What you are asked to do
Write out only the lines running from the one that contains "How much space" to the end of the material, both ends included.

Extracted entries

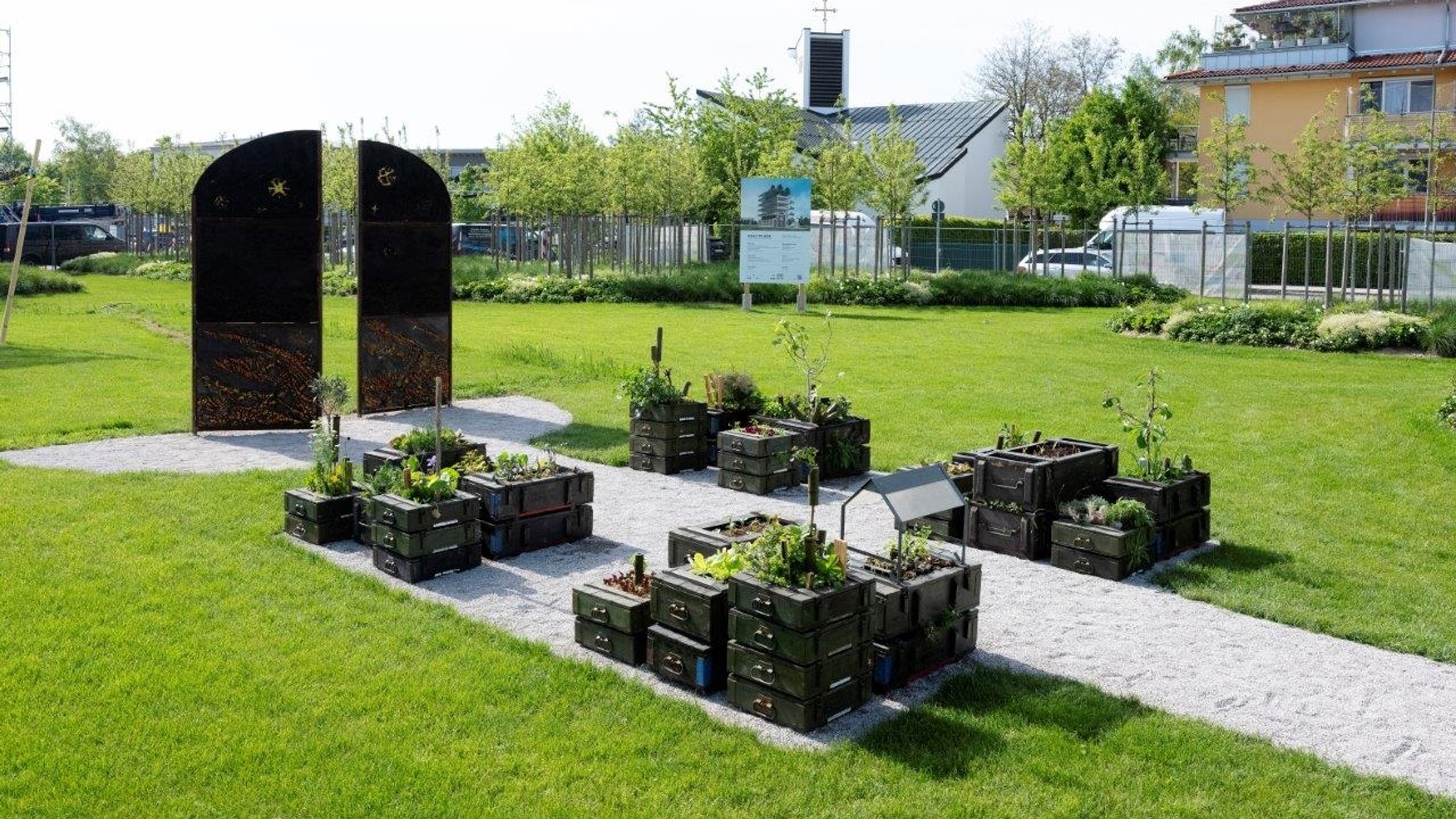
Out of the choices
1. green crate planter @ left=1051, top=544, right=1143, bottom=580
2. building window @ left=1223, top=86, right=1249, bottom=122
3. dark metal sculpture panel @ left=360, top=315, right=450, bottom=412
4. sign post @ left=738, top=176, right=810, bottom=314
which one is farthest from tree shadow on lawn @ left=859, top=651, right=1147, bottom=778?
building window @ left=1223, top=86, right=1249, bottom=122

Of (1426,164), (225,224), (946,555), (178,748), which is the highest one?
(1426,164)

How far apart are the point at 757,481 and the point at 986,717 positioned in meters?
5.19

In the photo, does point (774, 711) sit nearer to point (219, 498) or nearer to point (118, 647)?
point (118, 647)

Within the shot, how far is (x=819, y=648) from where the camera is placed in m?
6.66

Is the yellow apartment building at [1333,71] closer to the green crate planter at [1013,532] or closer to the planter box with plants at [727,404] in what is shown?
the planter box with plants at [727,404]

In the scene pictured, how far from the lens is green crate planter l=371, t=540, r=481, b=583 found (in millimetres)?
9070

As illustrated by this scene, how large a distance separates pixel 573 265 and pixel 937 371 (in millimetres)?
22701

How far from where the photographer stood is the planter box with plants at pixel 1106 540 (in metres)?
9.40

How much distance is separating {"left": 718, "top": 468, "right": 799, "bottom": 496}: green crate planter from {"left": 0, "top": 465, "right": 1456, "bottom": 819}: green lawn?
13.2ft

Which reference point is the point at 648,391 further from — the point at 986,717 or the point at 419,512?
the point at 986,717

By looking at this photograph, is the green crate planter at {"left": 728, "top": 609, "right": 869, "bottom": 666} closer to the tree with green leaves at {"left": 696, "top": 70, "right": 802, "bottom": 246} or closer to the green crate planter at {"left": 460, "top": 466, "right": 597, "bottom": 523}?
the green crate planter at {"left": 460, "top": 466, "right": 597, "bottom": 523}

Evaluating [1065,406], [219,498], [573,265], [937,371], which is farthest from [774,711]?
[573,265]

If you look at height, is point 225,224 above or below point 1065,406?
above

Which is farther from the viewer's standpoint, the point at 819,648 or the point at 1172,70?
the point at 1172,70
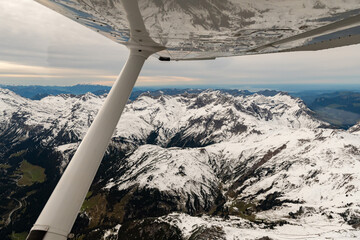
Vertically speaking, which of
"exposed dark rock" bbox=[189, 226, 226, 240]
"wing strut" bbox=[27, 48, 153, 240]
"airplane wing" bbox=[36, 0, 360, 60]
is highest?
"airplane wing" bbox=[36, 0, 360, 60]

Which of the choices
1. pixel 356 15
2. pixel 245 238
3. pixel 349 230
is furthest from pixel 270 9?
pixel 349 230

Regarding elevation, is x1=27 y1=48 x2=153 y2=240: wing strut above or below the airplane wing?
below

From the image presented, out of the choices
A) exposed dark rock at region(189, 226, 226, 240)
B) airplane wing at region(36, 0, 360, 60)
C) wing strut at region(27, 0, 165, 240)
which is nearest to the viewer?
airplane wing at region(36, 0, 360, 60)

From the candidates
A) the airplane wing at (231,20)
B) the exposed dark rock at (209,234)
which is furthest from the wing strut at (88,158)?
Answer: the exposed dark rock at (209,234)

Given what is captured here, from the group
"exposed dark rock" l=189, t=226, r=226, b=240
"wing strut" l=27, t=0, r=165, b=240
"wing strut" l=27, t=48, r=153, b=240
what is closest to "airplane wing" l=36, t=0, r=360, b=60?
"wing strut" l=27, t=0, r=165, b=240

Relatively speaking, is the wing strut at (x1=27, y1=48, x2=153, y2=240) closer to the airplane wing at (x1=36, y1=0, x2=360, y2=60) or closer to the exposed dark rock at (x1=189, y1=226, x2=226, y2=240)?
the airplane wing at (x1=36, y1=0, x2=360, y2=60)

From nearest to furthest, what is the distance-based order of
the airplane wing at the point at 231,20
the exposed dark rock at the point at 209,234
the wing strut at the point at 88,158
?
the airplane wing at the point at 231,20 < the wing strut at the point at 88,158 < the exposed dark rock at the point at 209,234

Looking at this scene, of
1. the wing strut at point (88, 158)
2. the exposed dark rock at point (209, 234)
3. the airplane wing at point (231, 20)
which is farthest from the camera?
the exposed dark rock at point (209, 234)

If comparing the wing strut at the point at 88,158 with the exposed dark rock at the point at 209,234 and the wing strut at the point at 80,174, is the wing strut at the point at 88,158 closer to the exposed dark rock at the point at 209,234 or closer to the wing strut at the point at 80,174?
the wing strut at the point at 80,174

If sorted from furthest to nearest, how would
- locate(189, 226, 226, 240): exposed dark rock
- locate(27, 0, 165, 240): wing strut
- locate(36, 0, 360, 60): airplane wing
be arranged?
locate(189, 226, 226, 240): exposed dark rock < locate(27, 0, 165, 240): wing strut < locate(36, 0, 360, 60): airplane wing
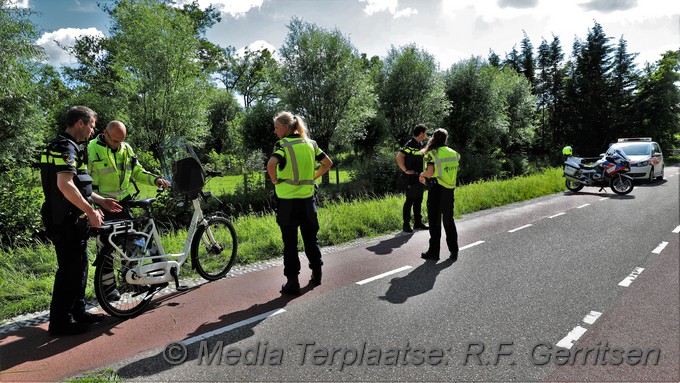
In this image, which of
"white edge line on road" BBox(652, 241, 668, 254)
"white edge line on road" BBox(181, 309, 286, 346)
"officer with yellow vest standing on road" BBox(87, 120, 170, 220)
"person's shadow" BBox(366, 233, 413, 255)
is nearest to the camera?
"white edge line on road" BBox(181, 309, 286, 346)

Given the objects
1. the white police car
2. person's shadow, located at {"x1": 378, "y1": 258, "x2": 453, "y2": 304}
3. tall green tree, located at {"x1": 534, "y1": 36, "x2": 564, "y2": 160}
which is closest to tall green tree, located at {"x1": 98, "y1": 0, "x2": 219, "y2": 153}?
person's shadow, located at {"x1": 378, "y1": 258, "x2": 453, "y2": 304}

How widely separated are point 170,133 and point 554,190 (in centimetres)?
1514

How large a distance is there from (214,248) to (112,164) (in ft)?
5.44

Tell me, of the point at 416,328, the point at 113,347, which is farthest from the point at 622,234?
the point at 113,347

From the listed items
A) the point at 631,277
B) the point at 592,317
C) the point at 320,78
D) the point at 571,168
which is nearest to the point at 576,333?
the point at 592,317

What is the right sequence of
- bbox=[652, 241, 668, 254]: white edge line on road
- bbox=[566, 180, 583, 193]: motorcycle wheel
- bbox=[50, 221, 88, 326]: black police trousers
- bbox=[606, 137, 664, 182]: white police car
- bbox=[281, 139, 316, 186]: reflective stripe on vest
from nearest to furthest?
1. bbox=[50, 221, 88, 326]: black police trousers
2. bbox=[281, 139, 316, 186]: reflective stripe on vest
3. bbox=[652, 241, 668, 254]: white edge line on road
4. bbox=[566, 180, 583, 193]: motorcycle wheel
5. bbox=[606, 137, 664, 182]: white police car

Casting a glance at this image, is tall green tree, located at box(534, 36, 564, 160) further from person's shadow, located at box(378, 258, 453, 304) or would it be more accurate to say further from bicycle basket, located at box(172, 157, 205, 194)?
bicycle basket, located at box(172, 157, 205, 194)

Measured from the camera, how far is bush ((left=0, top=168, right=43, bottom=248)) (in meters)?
8.28

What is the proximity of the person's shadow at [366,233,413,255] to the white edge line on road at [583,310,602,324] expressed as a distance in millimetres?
3190

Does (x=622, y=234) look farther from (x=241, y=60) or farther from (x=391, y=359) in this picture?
→ (x=241, y=60)

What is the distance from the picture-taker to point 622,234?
7922 mm

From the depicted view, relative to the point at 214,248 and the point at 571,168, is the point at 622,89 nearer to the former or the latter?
the point at 571,168

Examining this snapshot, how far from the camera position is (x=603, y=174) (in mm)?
14086

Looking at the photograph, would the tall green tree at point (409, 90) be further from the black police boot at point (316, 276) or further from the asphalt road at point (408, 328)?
the black police boot at point (316, 276)
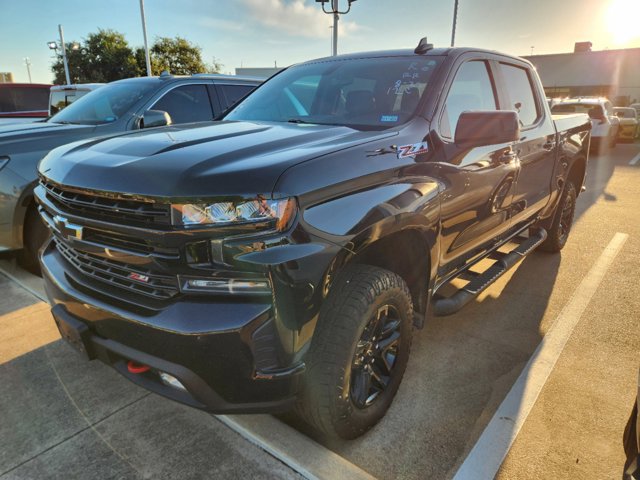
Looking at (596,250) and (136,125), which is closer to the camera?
(136,125)

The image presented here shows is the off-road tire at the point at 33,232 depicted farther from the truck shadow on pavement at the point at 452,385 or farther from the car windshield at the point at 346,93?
the truck shadow on pavement at the point at 452,385

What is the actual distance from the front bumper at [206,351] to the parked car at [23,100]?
33.2 feet

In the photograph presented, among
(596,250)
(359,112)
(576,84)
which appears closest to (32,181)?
(359,112)

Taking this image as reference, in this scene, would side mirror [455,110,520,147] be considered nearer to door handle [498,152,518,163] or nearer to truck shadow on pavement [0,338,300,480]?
door handle [498,152,518,163]

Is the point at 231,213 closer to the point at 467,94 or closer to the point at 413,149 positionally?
the point at 413,149

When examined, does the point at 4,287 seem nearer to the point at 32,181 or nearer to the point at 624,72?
the point at 32,181

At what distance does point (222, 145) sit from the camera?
2.05 m

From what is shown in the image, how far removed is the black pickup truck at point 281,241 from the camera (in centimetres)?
167

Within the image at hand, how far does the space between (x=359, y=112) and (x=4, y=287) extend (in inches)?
136

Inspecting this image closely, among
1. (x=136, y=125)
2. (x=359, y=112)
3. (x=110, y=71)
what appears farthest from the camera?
(x=110, y=71)

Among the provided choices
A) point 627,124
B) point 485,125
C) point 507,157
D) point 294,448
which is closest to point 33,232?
point 294,448

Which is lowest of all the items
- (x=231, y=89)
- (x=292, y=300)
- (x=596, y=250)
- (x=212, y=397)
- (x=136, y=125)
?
(x=596, y=250)

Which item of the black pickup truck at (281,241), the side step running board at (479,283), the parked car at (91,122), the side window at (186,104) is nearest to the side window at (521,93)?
the black pickup truck at (281,241)

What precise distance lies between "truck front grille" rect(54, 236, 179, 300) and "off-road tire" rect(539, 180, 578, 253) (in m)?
4.27
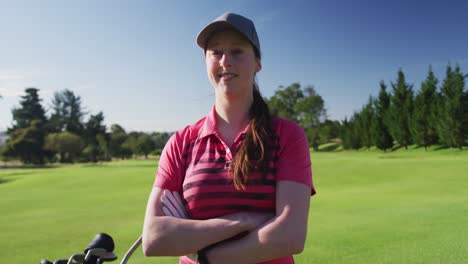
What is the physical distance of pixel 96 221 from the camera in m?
9.06

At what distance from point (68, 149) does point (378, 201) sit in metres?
56.4

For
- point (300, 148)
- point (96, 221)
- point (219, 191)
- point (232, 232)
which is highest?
point (300, 148)

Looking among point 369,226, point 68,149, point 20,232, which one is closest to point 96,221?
point 20,232

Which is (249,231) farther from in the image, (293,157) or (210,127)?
(210,127)

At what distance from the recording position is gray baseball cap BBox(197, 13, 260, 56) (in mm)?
2014

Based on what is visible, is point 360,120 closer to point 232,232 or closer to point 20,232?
point 20,232

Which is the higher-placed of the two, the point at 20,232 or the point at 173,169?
the point at 173,169

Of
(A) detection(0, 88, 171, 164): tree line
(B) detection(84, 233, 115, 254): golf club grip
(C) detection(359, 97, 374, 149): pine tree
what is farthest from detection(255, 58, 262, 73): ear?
(A) detection(0, 88, 171, 164): tree line

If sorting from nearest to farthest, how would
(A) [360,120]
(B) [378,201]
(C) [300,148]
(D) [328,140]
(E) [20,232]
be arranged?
(C) [300,148]
(E) [20,232]
(B) [378,201]
(A) [360,120]
(D) [328,140]

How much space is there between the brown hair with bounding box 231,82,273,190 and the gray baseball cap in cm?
45

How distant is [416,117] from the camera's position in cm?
3953

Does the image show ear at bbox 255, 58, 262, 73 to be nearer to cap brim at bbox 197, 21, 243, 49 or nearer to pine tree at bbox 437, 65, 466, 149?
cap brim at bbox 197, 21, 243, 49

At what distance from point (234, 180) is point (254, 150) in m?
0.20

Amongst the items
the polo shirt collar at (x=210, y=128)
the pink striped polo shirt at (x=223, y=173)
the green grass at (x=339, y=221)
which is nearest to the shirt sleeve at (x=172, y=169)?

Written solution
How much space is there between the brown hair with bounding box 231,82,273,190 and the gray baseball cap in cm?
45

How distant is [416,117] from the camera's position in cm?
3953

Does the image show ear at bbox 255, 58, 262, 73 to be nearer to cap brim at bbox 197, 21, 243, 49 or nearer to pine tree at bbox 437, 65, 466, 149?
cap brim at bbox 197, 21, 243, 49

At what distance from point (234, 180) is point (254, 150) in m?
0.20

Amongst the items
the polo shirt collar at (x=210, y=128)
the pink striped polo shirt at (x=223, y=173)
the green grass at (x=339, y=221)
which is nearest to the shirt sleeve at (x=172, y=169)?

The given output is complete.